Dengan demikian orang tua menunjukkan pada anak bahwa rumah, ayah dan ibu tetap merupakan yang nomor satu, tak ada yang bisa menggantikan.

Nah, tak ada yang perlu dikhawatirkan lagi, bukan?

Hormati Norma Tetangga

Seringkali kita merasa tak enak bila si kecil berlama-lama main di rumah tetangga. Takutnya, si kecil nanti bikin ulah macam-macam sehingga mengganggu si tetangga.

Nah, untuk mengetahui bagaimana sebenarnya anak kita, entah dia nakal atau pendiam dan sebagainya, maka kita harus menjalin komunikasi dengan si tetangga. Hal ini juga penting untuk kita mengamati bagaimana perkembangan anak kita, karena anak, kan, berkembang enggak melulu di dalam rumah. "Perkembangan anak yang tepat adalah bisa berada di mana pun dengan keunikannya dan ekspresi yang jelas," ujar Rosa.  

Nah, lewat kerja sama dengan tetangga, kita akan tahu tentang apa yang terjadi pada si kecil di luar pengetahuan kita. Malah bila perlu, anjur Rosa, sesekali kita juga perlu mendampingi si kecil saat bermain di rumah tetangga, sekalian bersilaturahmi dengan tetangga. "Sehingga kita bisa melihat bagaimana kemampuan anak bergaul, baik dengan temannya sebaya maupun orang dewasa."

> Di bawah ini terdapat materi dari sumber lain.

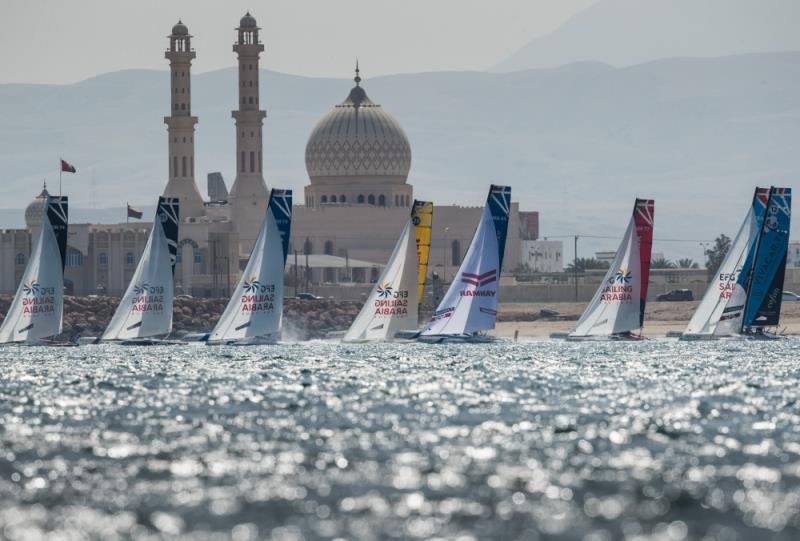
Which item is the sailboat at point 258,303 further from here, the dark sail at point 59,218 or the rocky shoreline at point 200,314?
the rocky shoreline at point 200,314

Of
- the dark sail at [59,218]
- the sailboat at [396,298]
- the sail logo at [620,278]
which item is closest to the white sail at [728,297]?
the sail logo at [620,278]

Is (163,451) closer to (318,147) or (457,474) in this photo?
(457,474)

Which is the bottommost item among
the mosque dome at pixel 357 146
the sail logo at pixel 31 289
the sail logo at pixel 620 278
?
the sail logo at pixel 31 289

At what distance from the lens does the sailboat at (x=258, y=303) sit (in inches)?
3226

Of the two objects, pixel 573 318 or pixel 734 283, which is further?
pixel 573 318

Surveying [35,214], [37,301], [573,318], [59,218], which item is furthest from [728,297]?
[35,214]

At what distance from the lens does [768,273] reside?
86.3 m

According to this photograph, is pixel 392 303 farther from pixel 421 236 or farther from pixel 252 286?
pixel 252 286

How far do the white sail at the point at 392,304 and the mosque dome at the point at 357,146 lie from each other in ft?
254

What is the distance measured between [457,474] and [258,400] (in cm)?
1605

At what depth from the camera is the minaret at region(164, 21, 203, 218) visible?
15188 centimetres

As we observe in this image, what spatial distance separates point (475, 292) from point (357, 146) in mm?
79094

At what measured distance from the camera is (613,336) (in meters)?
87.4

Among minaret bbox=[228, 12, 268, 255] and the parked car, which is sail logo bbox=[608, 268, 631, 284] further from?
minaret bbox=[228, 12, 268, 255]
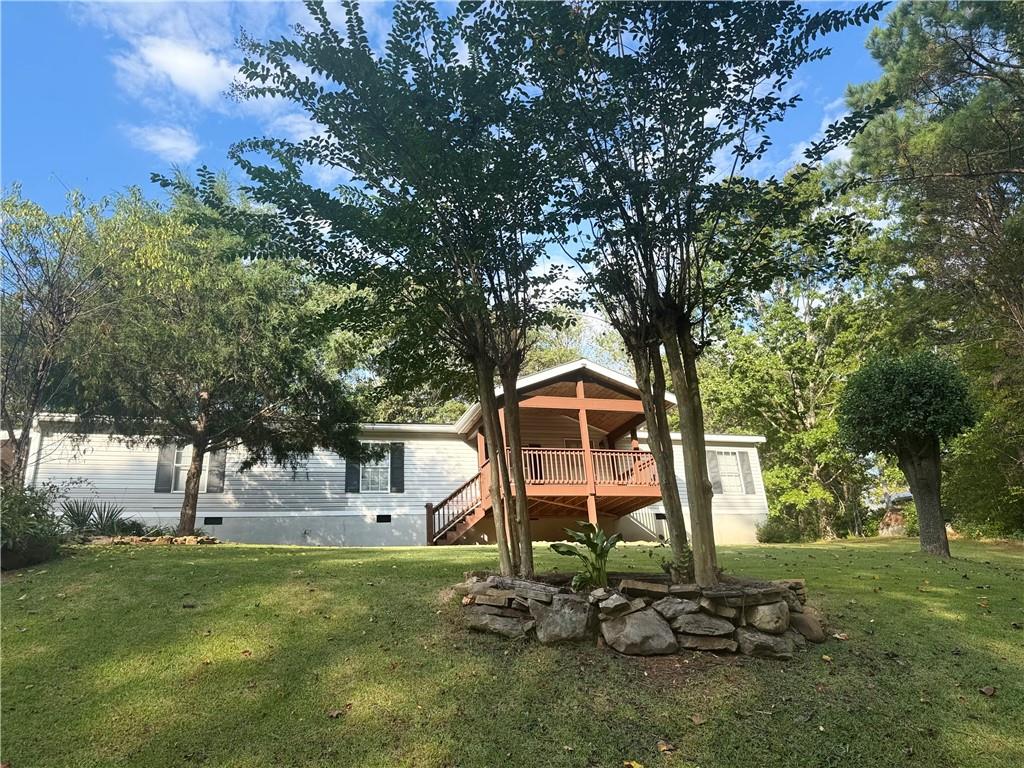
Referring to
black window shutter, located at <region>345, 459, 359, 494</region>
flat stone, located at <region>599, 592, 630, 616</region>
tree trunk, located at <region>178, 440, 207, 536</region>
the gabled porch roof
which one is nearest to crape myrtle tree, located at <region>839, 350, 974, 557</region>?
the gabled porch roof

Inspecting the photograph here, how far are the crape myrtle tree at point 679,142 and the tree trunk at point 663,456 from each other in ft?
0.09

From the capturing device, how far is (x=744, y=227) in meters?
6.09

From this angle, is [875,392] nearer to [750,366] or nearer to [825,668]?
[825,668]

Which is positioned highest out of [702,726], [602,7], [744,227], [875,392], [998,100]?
[998,100]

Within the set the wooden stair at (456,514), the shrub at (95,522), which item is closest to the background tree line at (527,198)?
the shrub at (95,522)

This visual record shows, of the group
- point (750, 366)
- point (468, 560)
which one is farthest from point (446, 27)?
point (750, 366)

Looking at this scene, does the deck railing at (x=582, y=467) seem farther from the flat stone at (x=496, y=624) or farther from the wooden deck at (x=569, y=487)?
the flat stone at (x=496, y=624)

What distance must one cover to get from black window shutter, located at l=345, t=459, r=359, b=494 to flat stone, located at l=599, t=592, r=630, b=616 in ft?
43.9

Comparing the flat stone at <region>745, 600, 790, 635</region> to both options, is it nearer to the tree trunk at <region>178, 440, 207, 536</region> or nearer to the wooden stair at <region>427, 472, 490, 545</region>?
the wooden stair at <region>427, 472, 490, 545</region>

Hanya saja Rosa mengingatkan agar kita berhati-hati, jangan sampai kita malah merasa bersaing dengan si tetangga. Maksudnya, bila kita melihat dampak buruk timbul pada si kecil gara-gara nenangga, jangan lantas kita mengatakan bahwa norma di rumah sebelah itu jelek dan norma di rumah kitalah yang bagus. Jangan pula kita menasihati si tetangga. "Kita harus menghormati norma keluarga lain, terlepas dari baik-buruk atau benar-salah. Tanggung jawab kita adalah membantu anak kita menginternalisasikan value yang kita yakini benar."

Jadi, kalau si kecil kemudian suka memukul, misalnya, lantaran melihat Tante di sebelah suka memukul anaknya, maka katakanlah, "Bunda di rumah mengajari Kakak enggak boleh memukul karena memukul itu membuat sakit. Biar saja kalau Tante di sebelah mau melakukan itu, tapi Kakak nggak boleh melakukannya."